__About this exercise__: Each record below should be printed exactly as it was written.

Stored data entries
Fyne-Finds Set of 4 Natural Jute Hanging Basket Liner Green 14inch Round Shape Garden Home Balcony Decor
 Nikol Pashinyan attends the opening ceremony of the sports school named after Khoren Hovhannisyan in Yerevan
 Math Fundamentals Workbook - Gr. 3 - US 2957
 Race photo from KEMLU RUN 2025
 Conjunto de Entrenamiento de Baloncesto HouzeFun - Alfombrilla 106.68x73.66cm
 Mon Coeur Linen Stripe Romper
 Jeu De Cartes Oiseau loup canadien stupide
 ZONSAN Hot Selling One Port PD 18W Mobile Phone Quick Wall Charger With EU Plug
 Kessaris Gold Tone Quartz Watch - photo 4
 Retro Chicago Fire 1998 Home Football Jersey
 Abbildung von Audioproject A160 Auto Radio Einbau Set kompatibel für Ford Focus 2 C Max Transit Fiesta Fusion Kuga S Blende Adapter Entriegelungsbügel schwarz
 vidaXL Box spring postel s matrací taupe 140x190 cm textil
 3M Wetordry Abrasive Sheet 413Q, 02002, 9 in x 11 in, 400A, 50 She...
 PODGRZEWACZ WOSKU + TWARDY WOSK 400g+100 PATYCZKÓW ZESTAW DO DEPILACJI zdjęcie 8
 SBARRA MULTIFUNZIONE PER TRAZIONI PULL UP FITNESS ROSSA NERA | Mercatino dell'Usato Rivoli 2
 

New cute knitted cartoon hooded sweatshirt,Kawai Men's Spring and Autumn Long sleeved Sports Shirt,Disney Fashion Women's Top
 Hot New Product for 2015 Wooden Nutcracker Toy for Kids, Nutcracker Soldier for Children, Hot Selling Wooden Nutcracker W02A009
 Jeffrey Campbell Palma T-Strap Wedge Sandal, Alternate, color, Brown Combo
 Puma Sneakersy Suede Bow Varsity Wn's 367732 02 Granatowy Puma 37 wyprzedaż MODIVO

__Task result__:
Fyne-Finds Set of 4 Natural Jute Hanging Basket Liner Green 14inch Round Shape Garden Home Balcony Decor
 Nikol Pashinyan attends the opening ceremony of the sports school named after Khoren Hovhannisyan in Yerevan
 Math Fundamentals Workbook - Gr. 3 - US 2957
 Race photo from KEMLU RUN 2025
 Conjunto de Entrenamiento de Baloncesto HouzeFun - Alfombrilla 106.68x73.66cm
 Mon Coeur Linen Stripe Romper
 Jeu De Cartes Oiseau loup canadien stupide
 ZONSAN Hot Selling One Port PD 18W Mobile Phone Quick Wall Charger With EU Plug
 Kessaris Gold Tone Quartz Watch - photo 4
 Retro Chicago Fire 1998 Home Football Jersey
 Abbildung von Audioproject A160 Auto Radio Einbau Set kompatibel für Ford Focus 2 C Max Transit Fiesta Fusion Kuga S Blende Adapter Entriegelungsbügel schwarz
 vidaXL Box spring postel s matrací taupe 140x190 cm textil
 3M Wetordry Abrasive Sheet 413Q, 02002, 9 in x 11 in, 400A, 50 She...
 PODGRZEWACZ WOSKU + TWARDY WOSK 400g+100 PATYCZKÓW ZESTAW DO DEPILACJI zdjęcie 8
 SBARRA MULTIFUNZIONE PER TRAZIONI PULL UP FITNESS ROSSA NERA | Mercatino dell'Usato Rivoli 2
 

New cute knitted cartoon hooded sweatshirt,Kawai Men's Spring and Autumn Long sleeved Sports Shirt,Disney Fashion Women's Top
 Hot New Product for 2015 Wooden Nutcracker Toy for Kids, Nutcracker Soldier for Children, Hot Selling Wooden Nutcracker W02A009
 Jeffrey Campbell Palma T-Strap Wedge Sandal, Alternate, color, Brown Combo
 Puma Sneakersy Suede Bow Varsity Wn's 367732 02 Granatowy Puma 37 wyprzedaż MODIVO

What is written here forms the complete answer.